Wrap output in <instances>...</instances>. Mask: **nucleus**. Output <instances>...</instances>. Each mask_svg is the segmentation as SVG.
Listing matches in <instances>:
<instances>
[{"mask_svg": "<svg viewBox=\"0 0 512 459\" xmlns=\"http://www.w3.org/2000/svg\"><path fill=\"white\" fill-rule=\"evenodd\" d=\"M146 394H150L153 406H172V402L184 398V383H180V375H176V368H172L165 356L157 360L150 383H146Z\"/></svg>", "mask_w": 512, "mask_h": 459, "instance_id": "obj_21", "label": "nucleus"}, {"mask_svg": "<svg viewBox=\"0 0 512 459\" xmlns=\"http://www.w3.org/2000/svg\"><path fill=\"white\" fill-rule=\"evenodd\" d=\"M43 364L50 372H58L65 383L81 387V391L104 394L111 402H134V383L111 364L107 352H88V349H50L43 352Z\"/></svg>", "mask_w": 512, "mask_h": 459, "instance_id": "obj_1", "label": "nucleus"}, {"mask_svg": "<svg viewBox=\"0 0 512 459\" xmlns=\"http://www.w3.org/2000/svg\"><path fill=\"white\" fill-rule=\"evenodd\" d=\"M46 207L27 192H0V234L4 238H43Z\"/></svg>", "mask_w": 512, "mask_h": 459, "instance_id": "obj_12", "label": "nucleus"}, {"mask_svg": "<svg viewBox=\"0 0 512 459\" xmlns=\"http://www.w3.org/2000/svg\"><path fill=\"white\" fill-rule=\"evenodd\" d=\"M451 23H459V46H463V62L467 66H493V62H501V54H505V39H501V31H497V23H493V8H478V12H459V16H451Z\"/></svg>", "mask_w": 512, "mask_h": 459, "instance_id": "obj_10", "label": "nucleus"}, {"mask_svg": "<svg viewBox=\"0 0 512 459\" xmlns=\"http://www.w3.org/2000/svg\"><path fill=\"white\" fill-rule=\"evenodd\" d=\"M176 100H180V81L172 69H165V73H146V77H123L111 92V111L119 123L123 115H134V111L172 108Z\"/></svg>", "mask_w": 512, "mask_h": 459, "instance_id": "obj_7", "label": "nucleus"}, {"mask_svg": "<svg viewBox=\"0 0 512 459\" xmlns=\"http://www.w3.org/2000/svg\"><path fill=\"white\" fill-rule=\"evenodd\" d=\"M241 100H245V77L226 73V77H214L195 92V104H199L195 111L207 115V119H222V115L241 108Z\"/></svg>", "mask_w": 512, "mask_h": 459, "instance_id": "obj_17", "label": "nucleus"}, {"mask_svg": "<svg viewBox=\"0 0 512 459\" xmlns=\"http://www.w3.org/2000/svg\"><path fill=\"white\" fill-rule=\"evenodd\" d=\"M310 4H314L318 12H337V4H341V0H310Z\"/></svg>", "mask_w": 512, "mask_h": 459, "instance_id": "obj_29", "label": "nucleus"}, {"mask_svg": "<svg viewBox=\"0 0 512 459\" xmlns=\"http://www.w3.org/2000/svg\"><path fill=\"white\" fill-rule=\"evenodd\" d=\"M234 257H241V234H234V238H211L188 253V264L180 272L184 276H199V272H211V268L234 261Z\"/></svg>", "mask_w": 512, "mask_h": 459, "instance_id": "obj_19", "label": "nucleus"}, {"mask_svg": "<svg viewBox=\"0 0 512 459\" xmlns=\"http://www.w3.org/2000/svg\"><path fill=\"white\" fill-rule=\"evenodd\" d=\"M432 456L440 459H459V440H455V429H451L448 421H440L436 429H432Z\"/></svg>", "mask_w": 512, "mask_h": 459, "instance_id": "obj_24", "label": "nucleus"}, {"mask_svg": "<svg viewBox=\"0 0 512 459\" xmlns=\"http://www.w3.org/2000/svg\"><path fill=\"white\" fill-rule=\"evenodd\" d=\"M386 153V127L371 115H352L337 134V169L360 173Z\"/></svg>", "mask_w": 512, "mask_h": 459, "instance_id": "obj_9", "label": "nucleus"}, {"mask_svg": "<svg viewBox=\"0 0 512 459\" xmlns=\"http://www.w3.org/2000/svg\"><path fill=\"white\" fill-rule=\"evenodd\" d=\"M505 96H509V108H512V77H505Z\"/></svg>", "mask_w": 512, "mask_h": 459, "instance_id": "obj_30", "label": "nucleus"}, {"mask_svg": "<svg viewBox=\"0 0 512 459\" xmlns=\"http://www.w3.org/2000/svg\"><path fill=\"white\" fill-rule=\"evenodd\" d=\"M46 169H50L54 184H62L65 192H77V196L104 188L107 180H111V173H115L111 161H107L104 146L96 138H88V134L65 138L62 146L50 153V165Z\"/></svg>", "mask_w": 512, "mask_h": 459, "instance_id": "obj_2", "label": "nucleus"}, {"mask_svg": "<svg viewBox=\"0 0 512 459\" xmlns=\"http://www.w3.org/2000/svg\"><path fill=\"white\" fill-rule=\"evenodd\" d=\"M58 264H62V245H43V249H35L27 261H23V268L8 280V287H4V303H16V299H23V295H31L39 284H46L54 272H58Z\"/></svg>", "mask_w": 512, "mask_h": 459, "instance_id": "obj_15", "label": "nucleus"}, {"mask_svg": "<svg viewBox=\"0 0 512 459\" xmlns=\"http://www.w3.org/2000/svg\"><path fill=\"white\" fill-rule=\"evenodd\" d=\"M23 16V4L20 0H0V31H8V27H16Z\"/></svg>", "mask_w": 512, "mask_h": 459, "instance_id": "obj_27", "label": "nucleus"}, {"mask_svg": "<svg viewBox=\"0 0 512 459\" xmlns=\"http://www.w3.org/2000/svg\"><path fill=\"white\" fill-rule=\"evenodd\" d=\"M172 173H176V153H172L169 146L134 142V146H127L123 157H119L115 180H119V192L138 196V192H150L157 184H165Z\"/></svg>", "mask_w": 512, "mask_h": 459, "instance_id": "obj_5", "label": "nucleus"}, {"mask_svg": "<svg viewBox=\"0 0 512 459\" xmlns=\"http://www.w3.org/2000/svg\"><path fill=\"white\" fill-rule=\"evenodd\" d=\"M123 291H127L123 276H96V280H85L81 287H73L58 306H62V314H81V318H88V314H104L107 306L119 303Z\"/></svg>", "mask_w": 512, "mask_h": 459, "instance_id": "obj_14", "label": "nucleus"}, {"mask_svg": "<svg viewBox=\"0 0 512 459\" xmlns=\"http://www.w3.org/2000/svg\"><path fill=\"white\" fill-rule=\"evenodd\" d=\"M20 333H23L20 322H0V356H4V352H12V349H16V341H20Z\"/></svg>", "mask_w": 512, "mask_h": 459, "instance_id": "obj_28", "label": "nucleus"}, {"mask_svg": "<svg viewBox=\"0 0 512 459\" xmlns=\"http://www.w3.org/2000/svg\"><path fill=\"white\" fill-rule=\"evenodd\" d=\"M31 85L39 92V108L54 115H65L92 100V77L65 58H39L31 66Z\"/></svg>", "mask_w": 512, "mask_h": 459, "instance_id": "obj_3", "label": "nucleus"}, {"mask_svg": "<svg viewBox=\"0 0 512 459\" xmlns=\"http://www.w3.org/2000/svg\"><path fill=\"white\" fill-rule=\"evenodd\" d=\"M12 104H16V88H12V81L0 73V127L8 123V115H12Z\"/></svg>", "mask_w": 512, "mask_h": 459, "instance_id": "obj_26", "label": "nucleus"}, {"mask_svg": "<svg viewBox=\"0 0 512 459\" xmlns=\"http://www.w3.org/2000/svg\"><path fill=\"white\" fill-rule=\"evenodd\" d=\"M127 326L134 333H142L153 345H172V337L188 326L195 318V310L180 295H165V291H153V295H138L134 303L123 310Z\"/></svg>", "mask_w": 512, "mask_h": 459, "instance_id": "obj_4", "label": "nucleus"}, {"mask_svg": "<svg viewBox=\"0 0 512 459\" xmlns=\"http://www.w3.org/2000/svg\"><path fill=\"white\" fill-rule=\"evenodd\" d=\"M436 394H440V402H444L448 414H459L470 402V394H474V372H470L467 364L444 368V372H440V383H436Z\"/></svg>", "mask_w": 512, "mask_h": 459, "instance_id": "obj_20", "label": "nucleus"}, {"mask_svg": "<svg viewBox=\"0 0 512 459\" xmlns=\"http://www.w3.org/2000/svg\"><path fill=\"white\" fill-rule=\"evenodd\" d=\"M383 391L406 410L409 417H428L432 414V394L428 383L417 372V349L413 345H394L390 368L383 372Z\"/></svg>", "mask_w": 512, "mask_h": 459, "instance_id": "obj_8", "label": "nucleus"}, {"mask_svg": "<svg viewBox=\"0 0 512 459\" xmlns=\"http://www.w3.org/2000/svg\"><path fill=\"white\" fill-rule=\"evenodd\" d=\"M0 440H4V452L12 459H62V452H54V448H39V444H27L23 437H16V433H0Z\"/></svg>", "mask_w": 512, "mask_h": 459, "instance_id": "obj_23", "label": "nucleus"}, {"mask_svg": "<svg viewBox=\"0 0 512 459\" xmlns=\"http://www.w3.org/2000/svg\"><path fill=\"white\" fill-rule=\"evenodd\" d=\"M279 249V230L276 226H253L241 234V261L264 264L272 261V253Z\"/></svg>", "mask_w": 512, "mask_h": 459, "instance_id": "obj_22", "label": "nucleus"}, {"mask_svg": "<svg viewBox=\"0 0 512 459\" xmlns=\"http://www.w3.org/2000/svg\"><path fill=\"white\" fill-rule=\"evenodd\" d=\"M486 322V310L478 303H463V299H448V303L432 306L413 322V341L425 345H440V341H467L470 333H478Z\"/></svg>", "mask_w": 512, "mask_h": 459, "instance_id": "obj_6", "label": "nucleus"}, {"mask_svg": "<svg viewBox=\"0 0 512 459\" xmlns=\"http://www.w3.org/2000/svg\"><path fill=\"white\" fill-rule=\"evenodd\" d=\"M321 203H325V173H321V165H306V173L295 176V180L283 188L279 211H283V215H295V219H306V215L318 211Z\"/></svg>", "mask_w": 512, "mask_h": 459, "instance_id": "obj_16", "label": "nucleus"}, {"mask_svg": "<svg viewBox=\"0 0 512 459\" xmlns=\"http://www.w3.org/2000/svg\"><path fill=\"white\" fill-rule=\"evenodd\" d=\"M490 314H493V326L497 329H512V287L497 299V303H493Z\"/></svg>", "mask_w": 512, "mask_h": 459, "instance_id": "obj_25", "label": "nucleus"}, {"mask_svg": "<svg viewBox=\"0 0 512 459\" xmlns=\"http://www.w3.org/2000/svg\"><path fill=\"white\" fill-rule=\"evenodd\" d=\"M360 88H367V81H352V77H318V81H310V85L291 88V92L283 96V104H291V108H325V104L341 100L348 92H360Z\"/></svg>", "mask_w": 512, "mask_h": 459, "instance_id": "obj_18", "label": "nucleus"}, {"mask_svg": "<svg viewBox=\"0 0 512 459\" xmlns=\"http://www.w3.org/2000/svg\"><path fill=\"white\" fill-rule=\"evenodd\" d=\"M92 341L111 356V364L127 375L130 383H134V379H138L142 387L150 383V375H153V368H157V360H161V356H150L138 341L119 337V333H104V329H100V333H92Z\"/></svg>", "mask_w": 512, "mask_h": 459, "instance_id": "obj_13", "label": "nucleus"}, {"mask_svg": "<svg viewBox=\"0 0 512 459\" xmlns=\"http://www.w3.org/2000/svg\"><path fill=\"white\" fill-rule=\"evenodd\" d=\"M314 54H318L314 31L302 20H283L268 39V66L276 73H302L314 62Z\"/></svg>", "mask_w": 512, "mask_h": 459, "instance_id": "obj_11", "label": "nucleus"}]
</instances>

REQUIRED TASK. Pull out each line of the rows above that contains the string "instances". Case counts, so a line matches only if the capitals and lowercase letters are the same.

TASK ANSWER.
Wrap output in <instances>...</instances>. Mask: **nucleus**. Output <instances>...</instances>. Each mask_svg is the segmentation as SVG.
Listing matches in <instances>:
<instances>
</instances>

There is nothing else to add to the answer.